Revisiting 'Susanna', a Malayalam film that explored polyamory, bondage and more

Vani Vishwanath played Susanna in this 2000 film, a woman who is in a relationship with five men.
Revisiting 'Susanna', a Malayalam film that explored polyamory, bondage and more
Revisiting 'Susanna', a Malayalam film that explored polyamory, bondage and more
Written by:

Directed by TV Chandran, Susanna, which released in 2000, is the fifth film in a filmography of a director who has strictly adhered to the offbeat genre.

Susanna is often talked about as a wicked spin on Mahabharata's Draupadi, though purists may take offence. 

Here, we look at the possible layers in the film, and analyse the story and the storytelling, its possibilities, shortcomings and more...

The film begins with the long shot of a man and woman making love in the middle of a forest, with a voiceover from Susanna (Vani Vishwanath), who is now middle-aged with grey strands of hair. She is narrating her life story to a young man who, we are told a little later, is the son of one of her lovers. The man she was making love is also the only lover who ever had her consent for such a relationship. The rest were alliances of force born out of a helpless need to survive. And ironically it all begins with him, her lover, who eventually gets married and dies, leaving a child in her care.

The predators and their survivor

Her father-in-law is her first predator, a thrifty middle-aged man who offers her security and later introduces her to his friends. She is ‘passed around’ among five married men who treat her like their concubine. Noor Mohammed (Narendra Prasad), an English professor, who teaches her Shakespeare and insists on bondage; Retired High Commissioner KP Govardhana Pillai (Bharath Gopi) who uses a wheelchair, makes her walk nude before him; Colonel Ramachandran Nair (Nedumudi Venu), who still talks about his childhood sweetheart Amminikutty; and Ramakrishna Iyer (Charu Haasan), a lawyer who produces serials on feminist themes.

Chandran plays down those portions, where she is treated as a sex toy for their bizarre fantasies.

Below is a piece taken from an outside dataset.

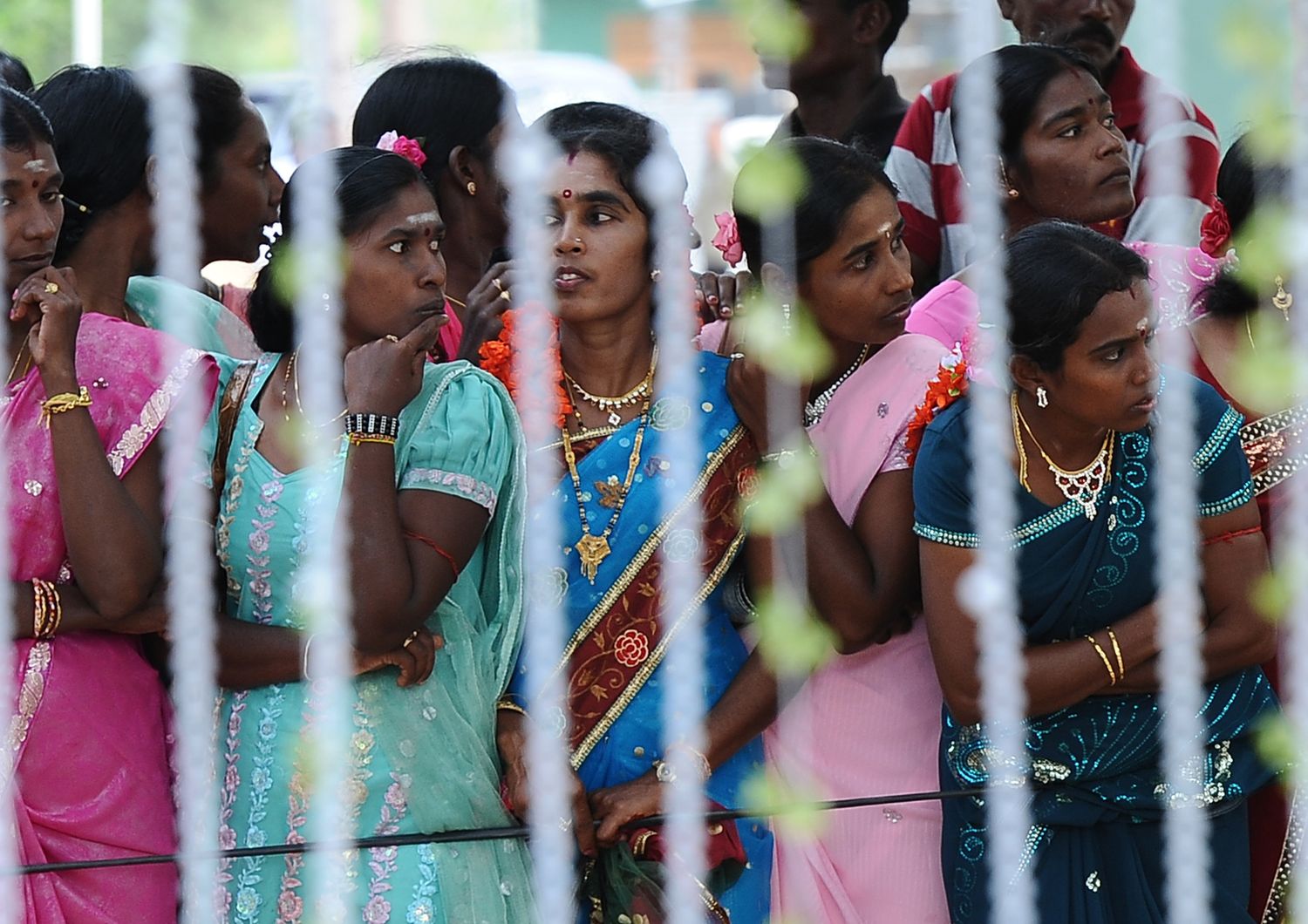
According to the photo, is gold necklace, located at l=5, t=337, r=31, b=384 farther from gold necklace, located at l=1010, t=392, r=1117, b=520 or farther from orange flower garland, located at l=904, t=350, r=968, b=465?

Among the five men, it’s only Venu and his family that get some space in the narrative, the rest of the men and their backstories are only mildly hinted at. The narrative prefers to mull over the middle-aged Susanna, who lives alone with a domestic worker for company. The younger, vulnerable Susanna, who would have been at the receiving end of their abuse and exploitation is never discussed. All we are made to understand is her palpable grief, but never the emotional or physical violence these five men have unleashed upon her.

The Susanna we see is sage-like, one who seems to have embraced her past into her present. Her relationship with each of these men, considering how it eventually evolves into an emotionally dependent space, required more detailing. When, for instance, did Susanna cease to be a mere body and more of an emotional anchor to them? How did someone so young, vulnerable, someone who is a mother, wrestle with the moral complications in continuing these relationships?

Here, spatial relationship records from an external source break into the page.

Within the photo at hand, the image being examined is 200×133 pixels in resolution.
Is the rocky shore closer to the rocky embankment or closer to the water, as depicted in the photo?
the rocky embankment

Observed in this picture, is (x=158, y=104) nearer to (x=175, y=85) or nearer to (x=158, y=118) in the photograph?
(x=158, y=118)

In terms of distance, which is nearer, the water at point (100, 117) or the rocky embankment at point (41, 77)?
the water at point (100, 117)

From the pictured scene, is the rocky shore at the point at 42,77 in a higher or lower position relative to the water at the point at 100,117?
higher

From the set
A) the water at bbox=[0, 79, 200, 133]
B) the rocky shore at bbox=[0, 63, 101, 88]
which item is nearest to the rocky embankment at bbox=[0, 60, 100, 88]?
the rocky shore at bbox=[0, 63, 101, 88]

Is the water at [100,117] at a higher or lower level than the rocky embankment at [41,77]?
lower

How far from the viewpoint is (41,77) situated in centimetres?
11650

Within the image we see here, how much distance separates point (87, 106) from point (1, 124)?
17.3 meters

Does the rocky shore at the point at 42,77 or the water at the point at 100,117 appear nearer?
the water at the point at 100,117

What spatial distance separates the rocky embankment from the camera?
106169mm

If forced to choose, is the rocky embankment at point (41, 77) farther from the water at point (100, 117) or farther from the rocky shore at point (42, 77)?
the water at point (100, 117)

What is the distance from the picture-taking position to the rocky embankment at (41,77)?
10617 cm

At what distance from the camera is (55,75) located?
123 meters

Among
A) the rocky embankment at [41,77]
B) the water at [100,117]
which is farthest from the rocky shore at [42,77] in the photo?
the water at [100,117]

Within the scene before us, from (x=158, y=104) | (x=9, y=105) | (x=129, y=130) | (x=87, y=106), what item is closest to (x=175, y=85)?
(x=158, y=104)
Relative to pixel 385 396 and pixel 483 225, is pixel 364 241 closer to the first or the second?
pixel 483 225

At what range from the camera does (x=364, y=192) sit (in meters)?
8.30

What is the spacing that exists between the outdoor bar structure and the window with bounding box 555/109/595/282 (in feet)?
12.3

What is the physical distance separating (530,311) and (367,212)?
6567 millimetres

More importantly, how did her daughter grow up in that stifling dysfunctionality?

The (d)evolution of a survivor

While it may appear empowering that she is presented without prejudices and judgements, Susanna responds to people and situations around her with apathy. Perhaps it also has to do with Vani Vishwanath, who plays the character awkwardly, and struggles to understand the nuances of the character, besides making it clear that playing an elderly character won’t work with makeup alone.

The seductress has given way to a compassionate, motherly figure for her elderly and fatigued ‘partners’. But men continue to find her irresistible, she is still coveted—by the son of one of her lovers, his friend, her son-in-law and even an old priest. The priest is silently drawn towards her and sketches a portrait of Durga slaying Mahishasura as a tribute (thought it comes across as a bizarre motif there), a young man writes a love poetry for her, the brother-in-law knocks on her bathroom door for a night of intimacy, and the lover’s son is enchanted by her. Many of those scenes required better execution and writing. Especially the one where her son-in-law propositions her, an act that is followed by her daughter blaming her for making a play for him and walking out.

Meanwhile, there is no clarity about why her lovers continued their relationship with Susanna or what drew them towards her after the initial physical attraction. All the same, her aged lovers visit her regularly and it’s interesting how Chandran has visualised that, bringing them together in the same space at different time zones with Susanna as the observer. In one scene, the grey-haired Susanna struts around in a sari in front of the same man who desired to see her walk naked. It’s sweet revenge. 

Skimming for recurrent themes

Susanna, despite being essayed by a dull actor, does have her moments. When the priest wonders how long she will keep sinning, she replies with a wry smile—"Only when the sins leave this world, father. Don’t these sins too need a companion?”

The highlight of the film has to be the conversation between Susanna and the colonel’s wife, Bhargavi (Urmila Unni). Though supposed to be a conversation between the "other woman" and the wife, it ends up as a moment of sisterhood between two women trapped in relationships of abuse and dependence. Susanna has, oddly enough, come out of it. But Bhargavi is a symbol of patriarchal debauchery, torn between a father and son who are obsessed with another woman. You would expect hateful words being hurled against Susanna, but it turns out to be a session between two kindred spirits.

“When a man decides to be a man, he remains within the family while a woman who decides to be a woman will be called an outcast,” Bhargavi and Susanna sing this verse to each other loudly.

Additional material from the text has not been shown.